Jürgen saß auf der Fensterbank und baumelte mit den Beinen. Das Panorama der Kleinstadt erstreckte sich bis zu den Hügeln des Vorgebirges. „Wie sollte er das Rätsel lösen, das ihm sein Vater aufgegeben hatte? Die Hinweise, die zur Lösung führen sollten, waren nicht gerade hilfreich“ dachte er. Von seiner Schwester, der er einen kurzen Blick zuwarf, war auch keine Hilfe zu erwarten.
Sabine war gelähmt und saß in einem Rollstuhl. Jürgen verließ die Fensterbank, um mit seiner Schwester in die Küche zu gehen. Dort wartete der Kakao, den sie beide mochten, besonders, wenn er nur noch lauwarm war.

Welchen Helden hatte der Vater im Sinn? Vor allen Dingen sollte er tapfer sein, tapferer als alle anderen. Gut! Die Zahl der Bewerber war groß und wie sollte man den Grad der Tapferkeit messen? Die Ritter der Tafelrunde vielleicht? Artus selbst oder Lancelot, Gawain, Parzifal, Tristan? Eine Sagengestalt oder eine historische Person? Karl der Große, Richard Löwenherz, Prinz Eugen?
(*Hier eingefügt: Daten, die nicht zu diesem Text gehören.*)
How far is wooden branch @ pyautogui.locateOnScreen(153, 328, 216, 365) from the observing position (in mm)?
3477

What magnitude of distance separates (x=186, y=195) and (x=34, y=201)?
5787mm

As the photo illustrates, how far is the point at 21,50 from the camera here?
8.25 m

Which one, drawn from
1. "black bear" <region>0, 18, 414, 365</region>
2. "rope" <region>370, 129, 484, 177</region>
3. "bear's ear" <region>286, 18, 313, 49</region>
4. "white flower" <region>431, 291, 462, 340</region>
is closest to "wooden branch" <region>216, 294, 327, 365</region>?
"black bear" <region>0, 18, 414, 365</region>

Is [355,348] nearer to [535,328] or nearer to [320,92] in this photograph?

Tapfer waren sie alle, aber ohne Fehl und Tadel? Jürgen wischte den Mund der Schwester ab und sie lächelte ihn an. „Du weißt auch nicht, wer der Tapferste der Tapferen ist? Der Held, der alle anderen überragt. Gerecht soll er auch noch sein.“ Sabine schwieg weiterhin.

Jürgen schob den Rollstuhl auf die Terrasse. Was hatte der Vater noch gesagt? Die gesuchte Person sollte Empathie empfinden und Dankbarkeit. Wie passt das zu einem Helden? Ein moderner Mensch vielleicht? Albert Schweitzer, Marie Curie, Robert Koch, Alexander Fleming? Ein Wissenschaftler oder Mediziner. Auch ein Erfinder könnte zum neuen Helden werden. Ein Politiker? Er schüttelte den Kopf: nein, da fiel ihm niemand ein.

Bescheidenheit, nicht mit dem Schicksal hadern, das eigene Leben zurückstellen: wer konnte das von sich sagen? Wie Leonidas und seine 300 Spartaner, die jüdischen Verteidiger von Meggido, die christlichen Märtyrer oder Jeanne d’Arc! Jeder für sich hatte etwas Heldenhaftes, aber niemals vereinigten sie alle gewünschten Kriterien. Jürgen seufzte und schaute betrübt drein. Sabine legte ihre Hand auf seine Rechte, wie um ihn zu trösten. In diesem Augenblick kam ihm die Erleuchtung. Nur ein Mensch konnte allem gerecht werden. Wer war bescheiden, haderte nicht mit dem Schicksal, empfand Empathie und ertrug klaglos alle Schwierigkeiten? Jürgen und seine Schwester lächelten einander an und er drückte leicht ihre Hand.

Sabine hieß die Heldin des gleichnamigen Romans.